**EXTRACT:**

You’re tired of dealing with the $_GET, $_POST, etc. superglobals in your PHP 7 application. You wish $_FILES was easer to deal with. You’d prefer to wrap them all in an object to pass around to your class methods, so they’d be easier to test. And as long as they’re all in an object, it might be nice to have parsed representations of the various incoming headers. Preferably, you’d like for it to be read-only, so that the various libraries you use can’t modify superglobal state out from under you.

Likewise, seeing the “Cannot modify header information – headers already sent” warning is getting on your nerves. You’d like to get away from using header(), setcookie(), and the rest. You know they’re hard to inspect, and they’re hard to test. What would be great is to have all that response work wrapped in another object that you can pass around, and inspect or modify it before sending the response back to the client.

You could maybe adopt a framework, but why do that for your custom project? Just a pair of server-side request and response objects would make your life so much easer. Why can’t there be set of internal PHP classes for that?

Well, now there is. You can install the request extension from John Boehr and myself to get ServerRequest and ServerReponse objects as if PHP itself provided them.

ServerRequest

After you install the extension, you can issue $request = new ServerRequest(), and then:

Instead of ...                          ... use:
--------------------------------------- ---------------------------------------
$_COOKIE                                $request->cookie
$_ENV                                   $request->env
$_GET                                   $request->get
$_FILES                                 $request->files
$_POST                                  $request->post
$_SERVER                                $request->server
$_SERVER['REQUEST_METHOD']              $request->method
$_SERVER['HTTP_HEADER_NAME']            $request->headers['header-name']
file_get_contents('php://input')        $request->content
$_SERVER['HTTP_CONTENT_LENGTH']         $request->contentLength
$_SERVER['HTTP_CONTENT_MD5']            $request->contentMd5
$_SERVER['PHP_AUTH_PW']                 $request->authPw
$_SERVER['PHP_AUTH_TYPE']               $request->authType
$_SERVER['PHP_AUTH_USER']               $request->authUser

Likewise:

Instead of parsing ...                  ... use:
--------------------------------------- ---------------------------------------
isset($_SERVER['key'])                  $request->server['key'] ?? 'default'
  ? $_SERVER['key']                     (good for all superglobals)

**GIVEN RECORDS:**
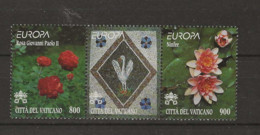 1999 MNH Vaticano Postfris** - 1999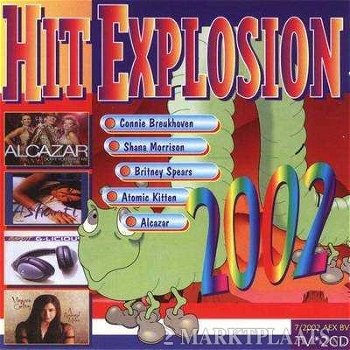 Hit Explosion 2002 Volume 7 July ( 2 CD) VerzamelCD - 1
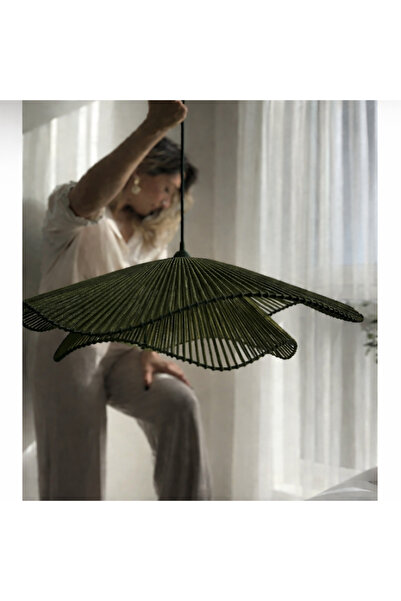 Tasarı Sanatı Ev Dekorasyonu Aydınlatma Iskandinav Rustik Tarz Bohem Avize 50...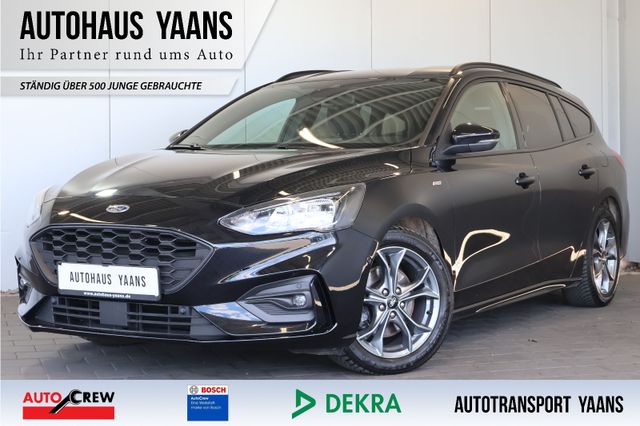 Ford Focus 2.0 ST-Line FRONT+KEY+KAM+NAVI+LED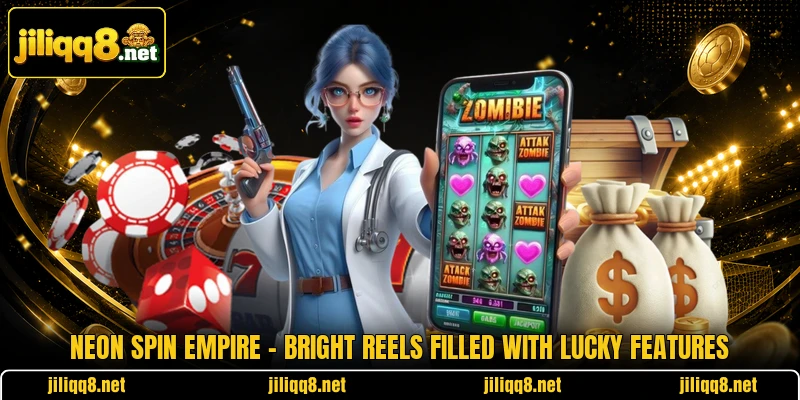 Neon Spin Empire – Bright Reels Filled With Lucky Features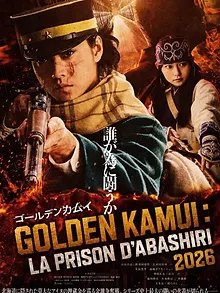 Golden Kamui : La prison d'Abashiri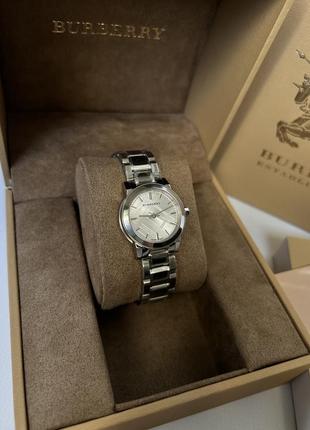 Часы burberry bu9200 оригинал3 фото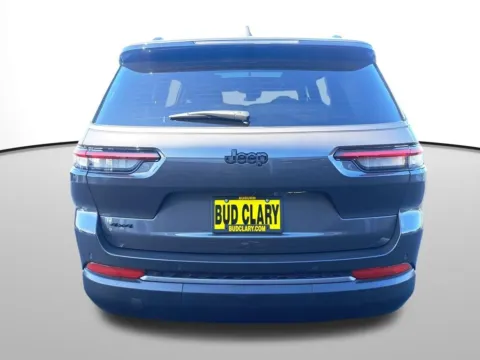 More photos of 2026 Jeep Grand Cherokee L Limited at Bud Clary Auburn CDJR, WA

**YOUR TASKS:**
A – Retype the passage of the PHP request extension text from "You could maybe" up to and including "itself provided them.", copying it word for word.
B – Write what comes next in the PHP request extension text, starting right after the point where it stops.

**ACTIVITY ANSWERS:**
A –
You could maybe adopt a framework, but why do that for your custom project? Just a pair of server-side request and response objects would make your life so much easer. Why can’t there be set of internal PHP classes for that?

Well, now there is. You can install the request extension from John Boehr and myself to get ServerRequest and ServerReponse objects as if PHP itself provided them.

B –
  : 'default';
$_FILES to look more like $_POST        $request->uploads
$_SERVER['HTTP_CONTENT_TYPE']           $request->contentType and
                                        $request->contentCharset
$_SERVER['HTTP_ACCEPT']                 $request->accept
$_SERVER['HTTP_ACCEPT_CHARSET']         $request->acceptCharset
$_SERVER['HTTP_ACCEPT_ENCODING']        $request->acceptEncoding
$_SERVER['HTTP_ACCEPT_LANGUAGE']        $request->acceptLanguage
$_SERVER['HTTP_X_HTTP_METHOD_OVERRIDE'] $request->method
$_SERVER['PHP_AUTH_DIGEST']             $request->authDigest
$_SERVER['HTTP_X_REQUESTED_WITH']       $request->xhr
  == 'XmlHttpRequest'

Those properties are all read-only, so there’s no chance of them being changed without you knowing. (There are some true immutables for application-related values as well; see the documentation.)

ServerResponse

For responses, you can issue $response = new ServerResponse(), and then:

Instead of ...                          ... use:
--------------------------------------- ---------------------------------------
header('Foo: bar', true);               $response->setHeader('Foo', 'bar');
header('Foo: bar', false);              $response->addHeader('Foo', 'bar');
setcookie('foo', 'bar');                $response->setCookie('foo', 'bar');
setrawcookie('foo', 'bar');             $response->setRawCookie('foo', 'bar');
echo $content;                          $response->setContent($content);

You can inspect the $response object, and then call $response->send() to
send it to the client.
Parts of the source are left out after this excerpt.